Für berufstätige und alleinerziehende Eltern ist ein Platz für ihren Nachwuchs in einer Kindertagesstätte keine Option, sondern eine Notwendigkeit. Seit 1996 hat jedes Kind vom vollendeten dritten Lebensjahr bis zum Schuleintritt per Gesetz einen Rechtsanspruch auf einen Betreuungsplatz. Bei der Kinderbetreuung und bei den Krippenplätzen sieht die Gemeinde Pinzberg Handlungsbedarf.

Die Kindergartenleiterin Claudia Weigand und ihre Kollegin Isabelle Albert stellten hierzu in der Gemeinderatssitzung die Kinderzahlen im "Haus für Kinder Pinzberg " für das Jahr 2021/22 vor. Dabei wurde deutlich, dass der Platz im Kindergarten eng wird. "Wir merken: Der Bedarf wird immer größer", erklärte dazu die Bürgermeisterin Elisabeth Simmerlein (FW). Neben den dringend benötigten Krippenplätzen würden auch Kindergartenplätze fehlen, sagte die Kita-Leiterin Weigand. Derzeit stehen in der Kinderkrippe 24 Plätze zur Verfügung.

Fünf Plätze fehlen jetzt schon

Ab September 2021 wechseln 13 Kinder in den Kindergarten und ein weiteres in eine andere Einrichtung. Mit den Neuanmeldungen bis Mai 2022 sind es für die Krippe schon 29 Kinder . Das bedeutet: Es fehlen fünf Plätze.

Im Kindergarten sehe es nicht viel besser aus, berichtete Isabelle Albert. Hier stünden 61 Plätze zur Verfügung, da zwei Kinder mit Faktor 4,5 erhöhten Betreuungsbedarf benötigen. Eine Überbelegung mit fünf Plätzen als Obergrenze für zehn Monate sei zwar möglich, erläuterte Weigand, doch die Fachaufsicht am Landratsamt Forchheim rate dringend davon ab. Für Kinder ab dem dritten Lebensjahr vergrößert sich 2021/22 die rechnerische Betreuungslücke von derzeit fünf auf 17 Plätze, wenn keine neuen geschaffen werden. Bei der Schulkindbetreuung steigen die Zahlen ab September auf 46 Kinder bei 38 zur Verfügung stehenden Plätzen. Zwar gebe es die Möglichkeit, durch Platzteilung die Belegung abzufedern, dennoch würden sechs Kinder keinen Platz bekommen, betonte Weigand. Aus heutiger Sicht würden im September elf Kinder keinen Platz bekommen. Für 2022 steige die Zahl der Absagen auf 19.

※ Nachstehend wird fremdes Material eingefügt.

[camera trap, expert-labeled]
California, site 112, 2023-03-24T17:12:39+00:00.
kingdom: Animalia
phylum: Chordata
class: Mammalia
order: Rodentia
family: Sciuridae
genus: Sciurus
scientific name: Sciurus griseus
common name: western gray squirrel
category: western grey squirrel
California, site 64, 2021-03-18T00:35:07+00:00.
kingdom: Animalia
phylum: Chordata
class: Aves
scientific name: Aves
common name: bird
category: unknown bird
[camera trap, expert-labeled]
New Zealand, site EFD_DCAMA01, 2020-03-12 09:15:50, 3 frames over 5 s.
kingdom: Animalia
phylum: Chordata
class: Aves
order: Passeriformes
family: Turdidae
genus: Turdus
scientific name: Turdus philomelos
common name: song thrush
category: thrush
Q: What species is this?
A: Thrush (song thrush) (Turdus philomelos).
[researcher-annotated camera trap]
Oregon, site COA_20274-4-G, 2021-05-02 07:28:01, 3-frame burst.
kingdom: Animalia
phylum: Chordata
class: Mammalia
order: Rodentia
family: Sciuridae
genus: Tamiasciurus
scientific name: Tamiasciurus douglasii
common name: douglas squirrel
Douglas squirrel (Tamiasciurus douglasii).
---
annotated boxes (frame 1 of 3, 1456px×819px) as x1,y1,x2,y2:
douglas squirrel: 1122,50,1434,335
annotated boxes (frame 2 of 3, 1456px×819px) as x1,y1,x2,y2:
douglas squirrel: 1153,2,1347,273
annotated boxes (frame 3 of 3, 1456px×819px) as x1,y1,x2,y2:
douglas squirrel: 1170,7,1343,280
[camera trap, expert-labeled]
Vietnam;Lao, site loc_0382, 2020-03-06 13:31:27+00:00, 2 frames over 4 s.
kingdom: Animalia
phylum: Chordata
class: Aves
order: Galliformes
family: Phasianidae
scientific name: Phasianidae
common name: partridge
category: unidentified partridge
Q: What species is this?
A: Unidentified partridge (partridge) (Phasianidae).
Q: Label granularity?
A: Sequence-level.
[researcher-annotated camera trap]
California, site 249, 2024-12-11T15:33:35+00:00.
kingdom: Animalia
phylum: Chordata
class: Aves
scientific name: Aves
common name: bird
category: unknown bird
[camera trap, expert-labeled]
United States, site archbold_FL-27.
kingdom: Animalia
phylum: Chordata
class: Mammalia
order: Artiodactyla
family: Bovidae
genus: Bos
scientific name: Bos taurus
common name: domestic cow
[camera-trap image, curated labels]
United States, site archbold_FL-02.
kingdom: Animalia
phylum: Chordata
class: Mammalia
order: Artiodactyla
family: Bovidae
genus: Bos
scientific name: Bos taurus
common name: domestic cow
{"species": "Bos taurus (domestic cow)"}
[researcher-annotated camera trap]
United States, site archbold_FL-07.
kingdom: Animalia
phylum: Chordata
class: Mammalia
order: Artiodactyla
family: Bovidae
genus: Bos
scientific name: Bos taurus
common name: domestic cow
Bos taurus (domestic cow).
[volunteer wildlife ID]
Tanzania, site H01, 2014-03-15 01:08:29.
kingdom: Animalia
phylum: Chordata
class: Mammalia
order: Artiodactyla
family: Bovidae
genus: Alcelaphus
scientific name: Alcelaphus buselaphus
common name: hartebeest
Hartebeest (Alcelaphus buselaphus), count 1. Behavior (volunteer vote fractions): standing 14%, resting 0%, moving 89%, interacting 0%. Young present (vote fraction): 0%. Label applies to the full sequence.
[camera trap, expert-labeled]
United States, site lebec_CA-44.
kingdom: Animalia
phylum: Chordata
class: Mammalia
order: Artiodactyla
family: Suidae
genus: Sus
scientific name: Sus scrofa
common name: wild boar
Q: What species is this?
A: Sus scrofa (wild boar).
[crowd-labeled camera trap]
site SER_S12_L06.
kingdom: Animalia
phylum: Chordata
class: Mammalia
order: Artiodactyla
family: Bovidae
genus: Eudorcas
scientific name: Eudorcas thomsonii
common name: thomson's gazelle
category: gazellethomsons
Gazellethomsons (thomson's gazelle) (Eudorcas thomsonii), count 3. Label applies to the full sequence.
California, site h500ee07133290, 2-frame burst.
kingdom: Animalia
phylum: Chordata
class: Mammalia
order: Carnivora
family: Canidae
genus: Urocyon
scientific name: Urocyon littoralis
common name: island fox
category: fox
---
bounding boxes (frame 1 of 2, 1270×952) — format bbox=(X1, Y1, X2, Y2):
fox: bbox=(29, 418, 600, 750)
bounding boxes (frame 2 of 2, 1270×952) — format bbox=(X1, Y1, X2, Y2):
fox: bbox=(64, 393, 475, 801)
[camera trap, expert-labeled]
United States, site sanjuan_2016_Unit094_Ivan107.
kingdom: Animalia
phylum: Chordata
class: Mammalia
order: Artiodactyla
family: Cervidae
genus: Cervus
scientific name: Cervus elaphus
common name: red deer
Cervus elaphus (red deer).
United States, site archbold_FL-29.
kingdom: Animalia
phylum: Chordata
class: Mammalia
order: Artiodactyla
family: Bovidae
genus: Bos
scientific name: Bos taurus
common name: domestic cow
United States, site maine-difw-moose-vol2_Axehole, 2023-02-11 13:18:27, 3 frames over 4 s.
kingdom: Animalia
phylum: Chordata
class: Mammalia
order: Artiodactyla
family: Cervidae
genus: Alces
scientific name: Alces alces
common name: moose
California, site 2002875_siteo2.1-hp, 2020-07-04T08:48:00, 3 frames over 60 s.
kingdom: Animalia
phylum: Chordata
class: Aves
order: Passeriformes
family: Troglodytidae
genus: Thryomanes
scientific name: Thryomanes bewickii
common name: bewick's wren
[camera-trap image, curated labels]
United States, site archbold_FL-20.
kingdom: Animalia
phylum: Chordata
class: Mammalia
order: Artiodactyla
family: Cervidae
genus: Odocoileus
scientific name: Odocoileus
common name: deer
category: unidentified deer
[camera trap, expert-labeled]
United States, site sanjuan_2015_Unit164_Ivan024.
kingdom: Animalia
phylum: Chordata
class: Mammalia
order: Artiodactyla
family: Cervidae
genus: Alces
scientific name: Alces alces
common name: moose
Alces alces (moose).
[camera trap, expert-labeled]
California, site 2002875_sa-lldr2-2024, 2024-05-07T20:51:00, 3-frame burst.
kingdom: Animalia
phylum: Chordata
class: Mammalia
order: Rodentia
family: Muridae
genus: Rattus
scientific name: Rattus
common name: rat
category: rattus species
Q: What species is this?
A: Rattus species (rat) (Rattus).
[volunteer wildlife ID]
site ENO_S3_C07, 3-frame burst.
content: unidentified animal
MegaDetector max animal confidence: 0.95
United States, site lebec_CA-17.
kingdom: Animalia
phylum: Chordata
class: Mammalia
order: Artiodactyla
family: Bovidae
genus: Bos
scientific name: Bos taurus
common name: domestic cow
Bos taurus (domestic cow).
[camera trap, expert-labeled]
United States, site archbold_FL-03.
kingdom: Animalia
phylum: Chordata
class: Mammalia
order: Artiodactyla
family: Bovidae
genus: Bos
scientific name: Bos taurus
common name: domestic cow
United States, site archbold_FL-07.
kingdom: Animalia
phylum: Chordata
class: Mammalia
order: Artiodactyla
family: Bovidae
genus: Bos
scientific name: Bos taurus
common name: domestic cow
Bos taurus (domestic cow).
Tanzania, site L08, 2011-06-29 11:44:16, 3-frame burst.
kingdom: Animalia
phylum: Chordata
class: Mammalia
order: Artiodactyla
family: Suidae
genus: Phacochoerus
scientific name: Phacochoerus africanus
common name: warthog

Von dem Ziel, für jedes Kleinkind unter drei Jahren sowie für Kindergartenkinder einen Betreuungsplatz zur Verfügung zu stellen, sei man in Pinzberg weit entfernt. Viele Eltern, die auf einen Betreuungsplatz gesetzt hätten, würden daher - zumindest zunächst - Pech haben. Sie bekämen statt des begehrten Platzes eine Ablehnung. Die klare Antwort: Für 2021 und 2022 gebe es im "Haus der Kinder Pinzberg " keinen freien Platz mehr. Lediglich sogenannte Überbelegungsplätze stünden noch zur Verfügung. Damit könnten Kitas zumindest halbwegs flexibel und eigenverantwortlich auf Engpässe reagieren. Doch dies sei von der Fachaufsicht im Landratsamt nicht erwünscht.

Klar ist aber für Bürgermeisterin Simmerlein, dass man die notwendige Zahl an Betreuungsplätzen schaffen müsse, um den Eltern die notwendige Sicherheit bieten zu können. Die Gemeinderäte wollen in der nächsten Gemeinderatssitzung die weitere Vorgehensweise beraten. Die Zeit drängt.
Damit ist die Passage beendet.